Use either small pots or seed modules. Modules are good, because you can fit more in. Pots are good, because you can remove and replace as necessary, and don't need to pot on so soon. Using a pencil or somesuch, make a divot in the soil so that the seed lies about 5mm below the surface, and then cover it with a sprinkling of compost. Water thoroughly. And don't forget to label!

Heat your seeds

Simple homemade heated propagator

Any heat will help, but a temperature of 28-30°C is ideal. You have options here and the easiest is to stand the pots on a heat mat. Be sure to put a bit of insulation beneath the mat, so that you're heating the soil and not the windowsill. A better option is to create a lidded vessel to go on top, using whatever you can find (old food packaging works well, as pictured). This will improve humidity and prevent the soil from drying out so quickly.

View inside a propagator with insulation and grow lights

For more space and better control, use a plastic storage box, line it with insulation, and put the heating mat inside. A thermostat is a good precaution, and you'll need some ventilation holes. Your plants will struggle for light once they germinate, so adding grow lights means you can leave them inside until they reach a good size for transplanting.

Finally, you can buy a propagator. These can be anything from £20 - £200; a cheap one, while often under-powered, will still afford you some success. It's worth noting that your plants will stall when they come out into the cold, dim light of a winter windowsill, so look for something with enough room for a bit of growth.

The Next Steps

Depending on your set up, you'll want to move the plants on sooner or later. If it is sooner, wait until the first set of true leaves is fully formed before you transfer them to another pot. If it is later, ensure the plants are not crowding each other out and restricting airflow where they are. And from here on, you're on your own. Or at least until I write a more general chilli guide to take you through the rest of the season. Happy growing!

Problems

Helmet head is the condition whereby the cotyledons (the first pair of 'leaves') are unable to emerge from the seed case, so the seed appears to be stuck on the seedling's head. There are things you can do to lessen the likelihood, but it seems there are always a few that this happens to. Trial and error suggests that keeping the seed moist, and letting the plant do its thing, is effective in 80% of cases. If that doesn't work, try teasing it off with tweezers, or giving it a snip with extra-fine scissors, but save this as a last resort, as the cotyledons are easily damaged, and if too much is lost then the plant will cease to grow (annoyingly, it will usually not die either, leading to weeks of wasted effort in the vain hope of a happy ending).

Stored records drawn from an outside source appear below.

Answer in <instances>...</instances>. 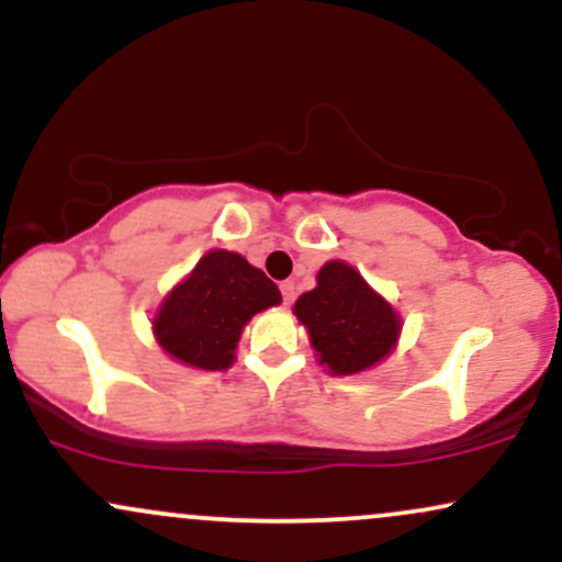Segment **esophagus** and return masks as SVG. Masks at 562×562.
<instances>
[{
    "mask_svg": "<svg viewBox=\"0 0 562 562\" xmlns=\"http://www.w3.org/2000/svg\"><path fill=\"white\" fill-rule=\"evenodd\" d=\"M280 290H282V301H285V303L295 301V285H293V282H282Z\"/></svg>",
    "mask_w": 562,
    "mask_h": 562,
    "instance_id": "34e87169",
    "label": "esophagus"
}]
</instances>
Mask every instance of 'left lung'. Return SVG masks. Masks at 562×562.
<instances>
[{
  "mask_svg": "<svg viewBox=\"0 0 562 562\" xmlns=\"http://www.w3.org/2000/svg\"><path fill=\"white\" fill-rule=\"evenodd\" d=\"M314 357L330 375H359L383 362L402 335V317L351 263L327 261L317 288L295 301Z\"/></svg>",
  "mask_w": 562,
  "mask_h": 562,
  "instance_id": "left-lung-1",
  "label": "left lung"
}]
</instances>
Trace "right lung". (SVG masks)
Here are the masks:
<instances>
[{
	"instance_id": "right-lung-1",
	"label": "right lung",
	"mask_w": 562,
	"mask_h": 562,
	"mask_svg": "<svg viewBox=\"0 0 562 562\" xmlns=\"http://www.w3.org/2000/svg\"><path fill=\"white\" fill-rule=\"evenodd\" d=\"M280 301V288L261 269L214 248L158 303L153 335L179 364L229 370L245 325Z\"/></svg>"
}]
</instances>
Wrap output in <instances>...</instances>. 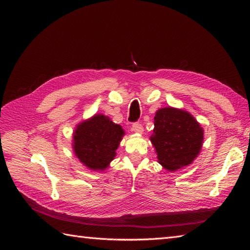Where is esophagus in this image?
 Returning a JSON list of instances; mask_svg holds the SVG:
<instances>
[{
  "label": "esophagus",
  "mask_w": 250,
  "mask_h": 250,
  "mask_svg": "<svg viewBox=\"0 0 250 250\" xmlns=\"http://www.w3.org/2000/svg\"><path fill=\"white\" fill-rule=\"evenodd\" d=\"M132 131H134L135 133H139V134H142L144 132V128H143V125L140 124V123H134L132 125Z\"/></svg>",
  "instance_id": "esophagus-1"
}]
</instances>
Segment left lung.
Instances as JSON below:
<instances>
[{
    "label": "left lung",
    "mask_w": 250,
    "mask_h": 250,
    "mask_svg": "<svg viewBox=\"0 0 250 250\" xmlns=\"http://www.w3.org/2000/svg\"><path fill=\"white\" fill-rule=\"evenodd\" d=\"M203 128L190 112L176 107H163L155 112L150 141L157 162L168 171L191 165L200 153Z\"/></svg>",
    "instance_id": "8db88e82"
}]
</instances>
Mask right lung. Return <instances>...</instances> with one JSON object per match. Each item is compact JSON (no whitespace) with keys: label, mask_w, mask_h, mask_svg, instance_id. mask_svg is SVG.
<instances>
[{"label":"right lung","mask_w":250,"mask_h":250,"mask_svg":"<svg viewBox=\"0 0 250 250\" xmlns=\"http://www.w3.org/2000/svg\"><path fill=\"white\" fill-rule=\"evenodd\" d=\"M124 135L122 126L102 113H96L75 128L72 140L74 154L87 169L102 172L116 157Z\"/></svg>","instance_id":"1"}]
</instances>
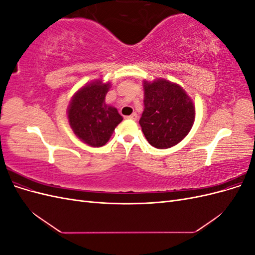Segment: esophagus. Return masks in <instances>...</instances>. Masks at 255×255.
Listing matches in <instances>:
<instances>
[{
	"mask_svg": "<svg viewBox=\"0 0 255 255\" xmlns=\"http://www.w3.org/2000/svg\"><path fill=\"white\" fill-rule=\"evenodd\" d=\"M137 114L136 113H133L130 116H127V117H125L126 119H132V120H137Z\"/></svg>",
	"mask_w": 255,
	"mask_h": 255,
	"instance_id": "34e87169",
	"label": "esophagus"
}]
</instances>
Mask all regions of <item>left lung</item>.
<instances>
[{
    "mask_svg": "<svg viewBox=\"0 0 255 255\" xmlns=\"http://www.w3.org/2000/svg\"><path fill=\"white\" fill-rule=\"evenodd\" d=\"M144 110L139 125L146 140L157 149L181 142L194 126L196 107L181 85L166 79L143 80Z\"/></svg>",
    "mask_w": 255,
    "mask_h": 255,
    "instance_id": "left-lung-1",
    "label": "left lung"
}]
</instances>
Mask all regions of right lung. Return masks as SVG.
<instances>
[{
	"instance_id": "right-lung-1",
	"label": "right lung",
	"mask_w": 255,
	"mask_h": 255,
	"mask_svg": "<svg viewBox=\"0 0 255 255\" xmlns=\"http://www.w3.org/2000/svg\"><path fill=\"white\" fill-rule=\"evenodd\" d=\"M111 82L95 80L85 84L68 105V121L73 133L90 146H102L123 120L116 107L105 103Z\"/></svg>"
}]
</instances>
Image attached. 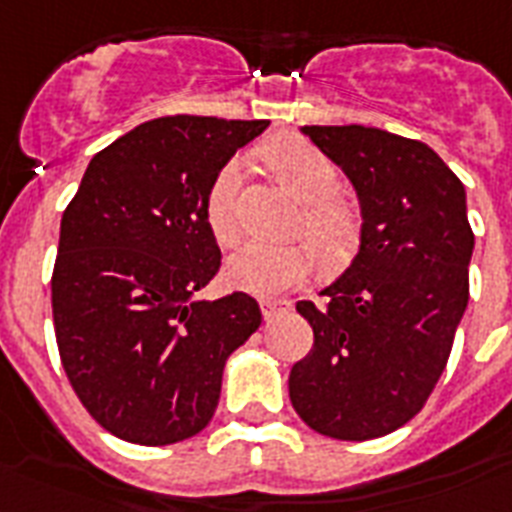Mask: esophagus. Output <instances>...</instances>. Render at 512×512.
<instances>
[{"label": "esophagus", "instance_id": "esophagus-1", "mask_svg": "<svg viewBox=\"0 0 512 512\" xmlns=\"http://www.w3.org/2000/svg\"><path fill=\"white\" fill-rule=\"evenodd\" d=\"M260 311H263L265 319H271L276 313L292 311V300H271V297H263L260 300Z\"/></svg>", "mask_w": 512, "mask_h": 512}]
</instances>
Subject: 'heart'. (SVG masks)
<instances>
[{
  "label": "heart",
  "mask_w": 512,
  "mask_h": 512,
  "mask_svg": "<svg viewBox=\"0 0 512 512\" xmlns=\"http://www.w3.org/2000/svg\"><path fill=\"white\" fill-rule=\"evenodd\" d=\"M273 170L305 201L300 217V233L317 244L329 265L342 263L358 244L356 207L340 196L342 172L321 148L308 140H281L268 148ZM241 183L244 164L231 159L220 167L207 191V223L220 244H233L241 231ZM313 243V244H314ZM312 244V245H313ZM310 241L297 244H265L244 241L233 249L225 276L233 287L255 295H276L303 284L319 271V253Z\"/></svg>",
  "instance_id": "1"
}]
</instances>
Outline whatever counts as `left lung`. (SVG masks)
<instances>
[{
    "label": "left lung",
    "instance_id": "obj_1",
    "mask_svg": "<svg viewBox=\"0 0 512 512\" xmlns=\"http://www.w3.org/2000/svg\"><path fill=\"white\" fill-rule=\"evenodd\" d=\"M303 132L350 177L364 225L327 303H297L313 348L292 366L289 398L321 436H388L425 406L468 308L465 185L420 140L358 124Z\"/></svg>",
    "mask_w": 512,
    "mask_h": 512
}]
</instances>
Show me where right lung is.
Returning a JSON list of instances; mask_svg holds the SVG:
<instances>
[{
  "instance_id": "add662e5",
  "label": "right lung",
  "mask_w": 512,
  "mask_h": 512,
  "mask_svg": "<svg viewBox=\"0 0 512 512\" xmlns=\"http://www.w3.org/2000/svg\"><path fill=\"white\" fill-rule=\"evenodd\" d=\"M265 119L162 116L92 156L60 220V364L100 428L164 446L207 428L225 358L260 327L247 292L193 300L220 271L207 191Z\"/></svg>"
}]
</instances>
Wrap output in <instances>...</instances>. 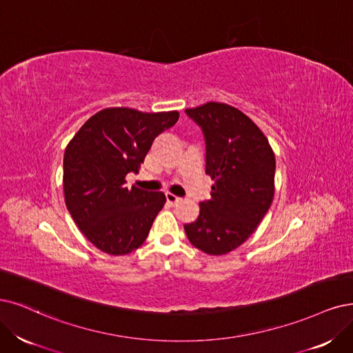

Damping off is the term used to describe seedlings dying soon after germination. It can be caused by a number of different, mainly fungal pathogens, and once the symptoms are visible in a plant it will be too late to save it. Typically, the first sign is the plant topples over, but this can also be the result of leggy growth due to low light, so don't give up on it until you've ruled that out. Prevention is the best you can hope for, and while it's beyond the scope here to go into detail, good hygiene, using clean water, not overwatering and ensuring good airflow can all help.

Aphids. Where do they come from? Who knows, but in the middle of winter, while all other insects are deep in sleep, up they pop. Somehow, those feeble portly bodies, with their stumbling stilt legs and pathetically aimless flight, find their way into houses and home in on chillies like a precision guided missile. And once there, even in small numbers, they are ridiculously hard to get rid of. Tempting as it may be, avoid chemicals - these can burn young leaves and even kill plants. If the plants are sturdy enough, wash the bugs off under a running tap or with a hose. Rub your fingers along the leaves to squash them, if you like that sort of thing, or pick them off with a paintbrush or a bamboo skewer. You'll think you've got them all, but you won't have, so check again every few days and you should be able to keep things under control.